Isomap Dimensionality Reduction

Posted on Jun 14, 2018 in Notes • 11 min read

Isomap Dimensionality Reduction

An unsupervised learning technique that reduces the dimensionality of your datasets.
For datasets with non-linear related features.
Goal: Uncovers the intrinsic, geometric-nature of your dataset.

under the hood: calculates the distance of each sample to every other sample based on features and then only keeps the k-nearest samples per sample to include in the nearest-neighborhood samples list. Each sample only knows its K-nearest neighbors and how to get to them. A neighborhood graph is then constructed by linking each sample to its K-nearest neighbors. The result is similar to a map of roads in order to move from one point to other K-nearest points to eventually arrive at a destination.

  • be sure to use feature scaling (SciKit-Learn's StandardScaler is a good-fit for taking care of scaling your data before performing dimensionality reduction.)
  • irreversible, unidirectional transformation (not able to .inverse_transform() projected data back into the original feature space
  • slower than PCA
  • a bit more sensitive to noise than PCA
In [ ]:
from sklearn import manifold

# Create Isomap instance
iso = manifold.Isomap(n_neighbors=4, n_components=2)
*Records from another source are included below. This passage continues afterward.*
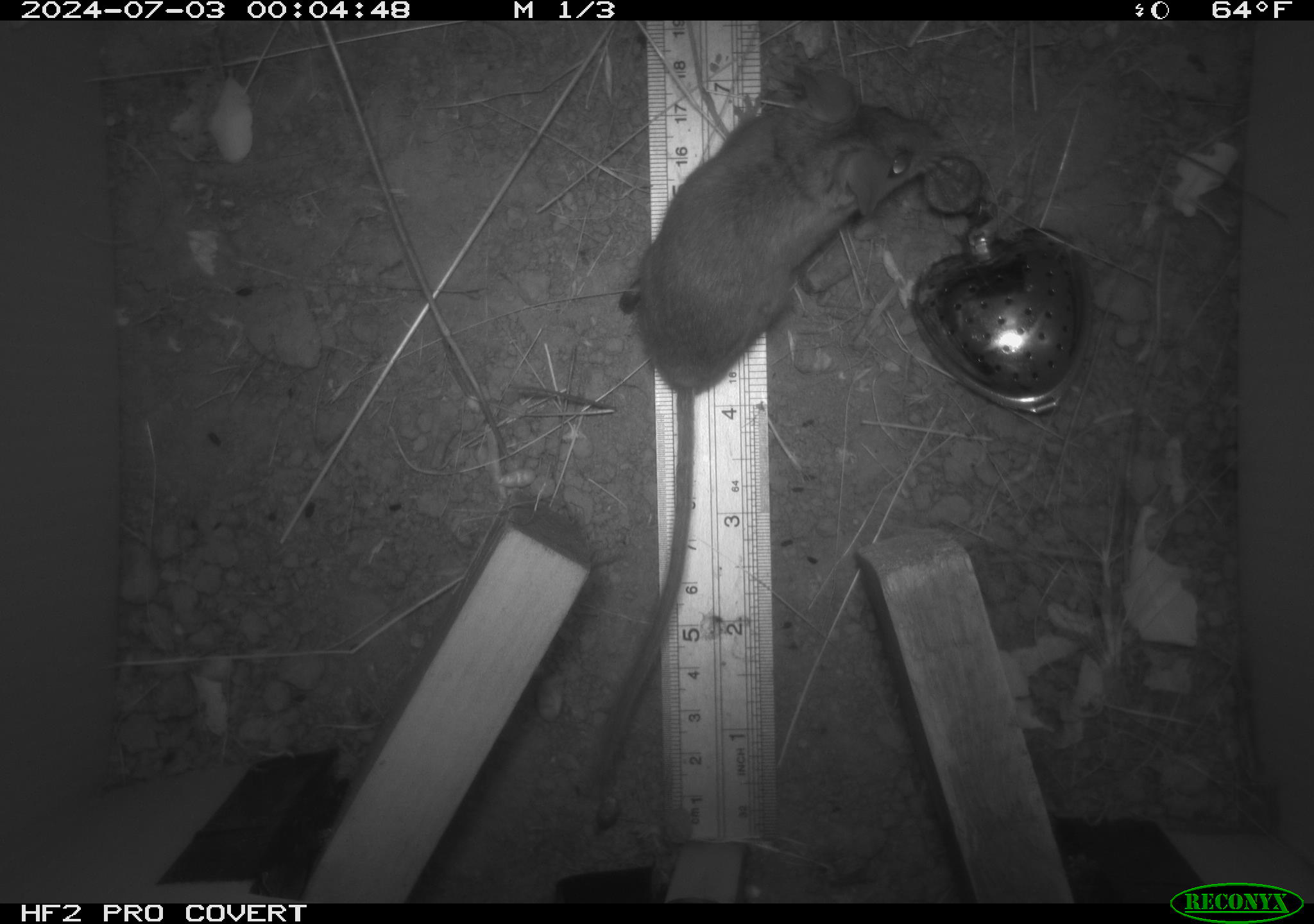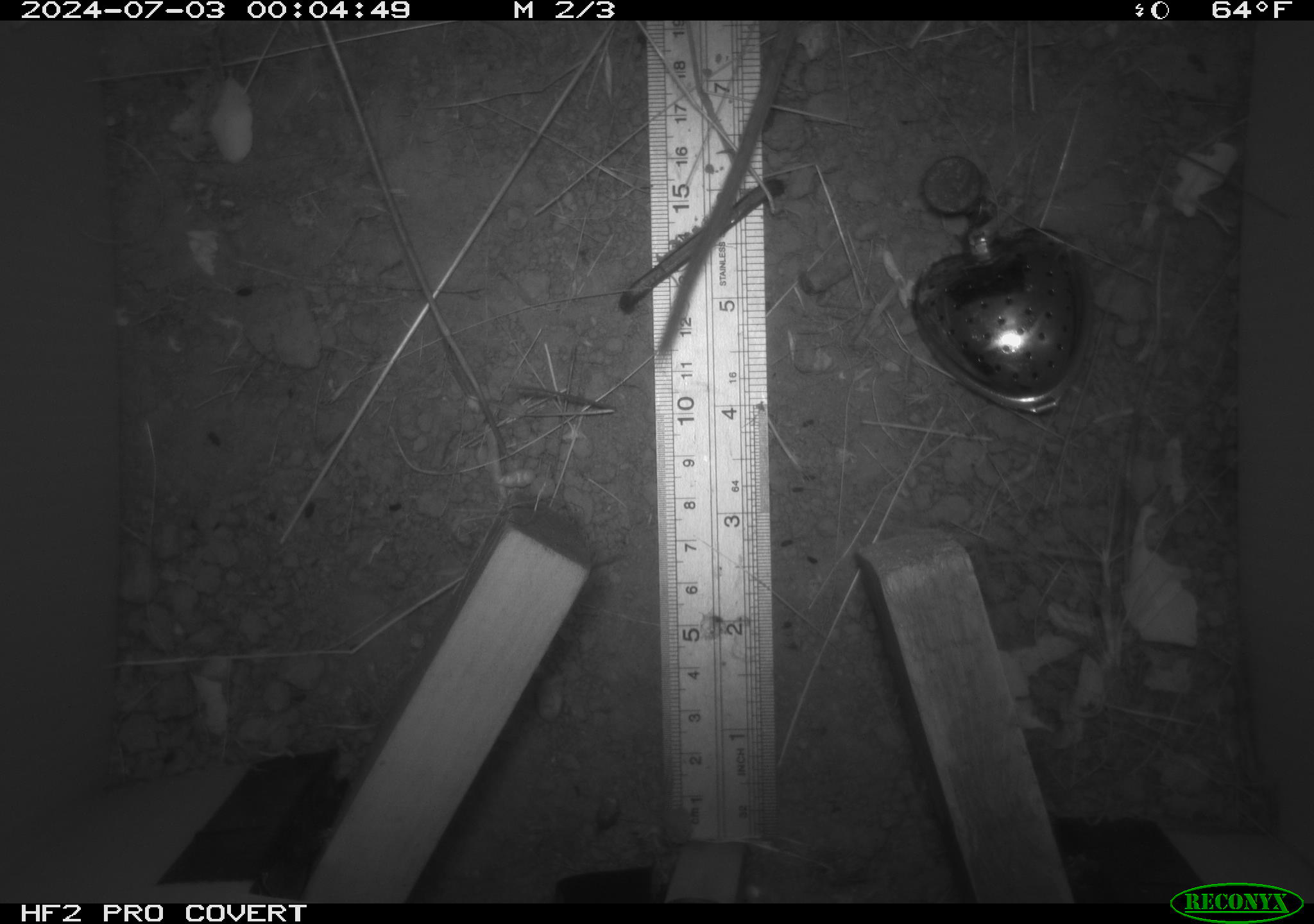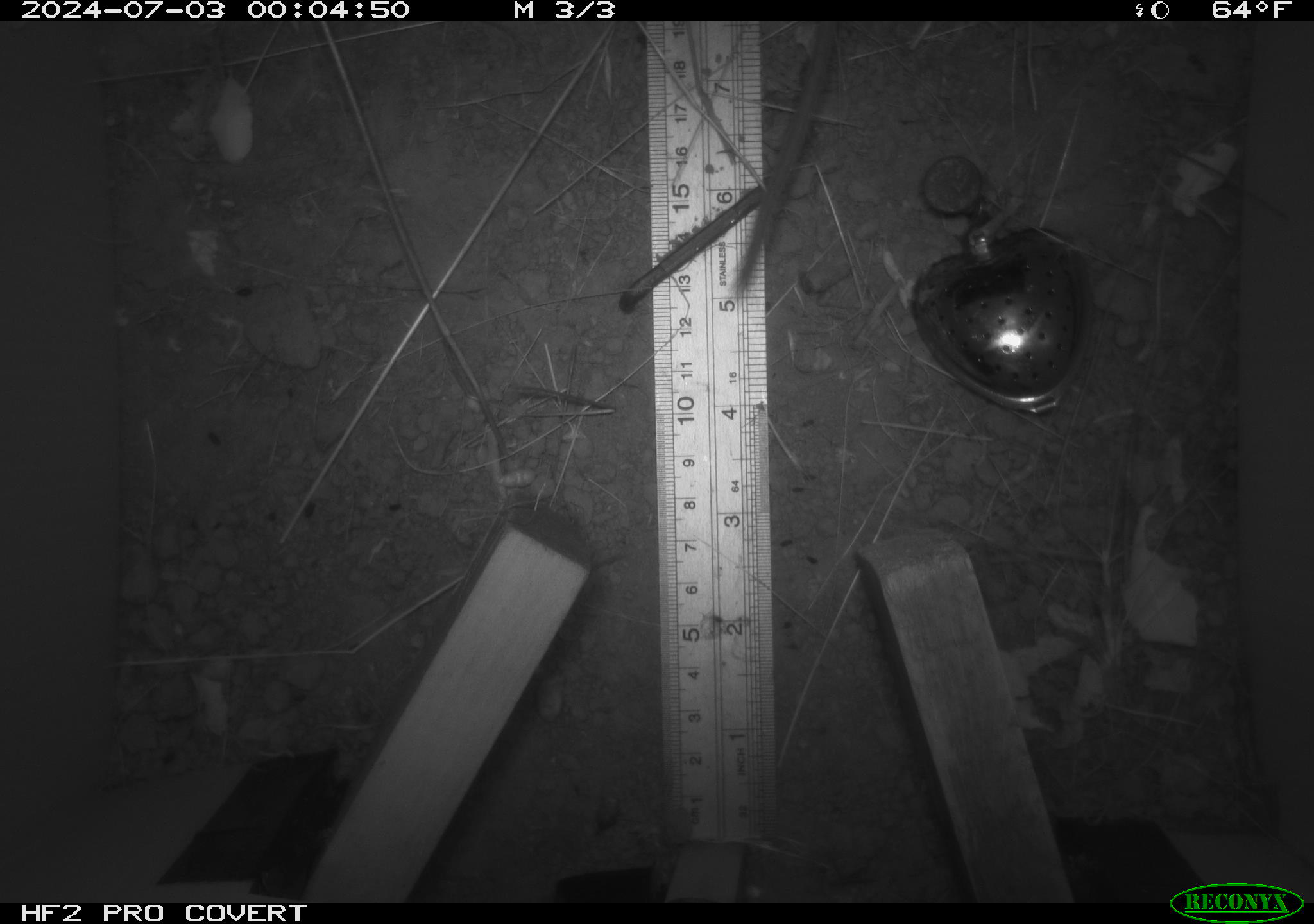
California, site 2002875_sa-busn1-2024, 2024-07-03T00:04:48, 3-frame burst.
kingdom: Animalia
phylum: Chordata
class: Mammalia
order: Rodentia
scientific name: Rodentia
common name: rodent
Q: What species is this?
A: Rodent (Rodentia).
# One-liner for the following three lines
T = iso.fit_transform(df)

# iso.fit(df)
# Isomap(eigen_solver='auto', max_iter=None, n_components=2, n_neighbors=4, neighbors_algorithm='auto', path_method='auto', tol=0)
# T = iso.transform(df)
  • n_components: the number of features you want your dataset projected onto
  • n_neighbors: the neighborhood size used to create the node of the neighborhood map.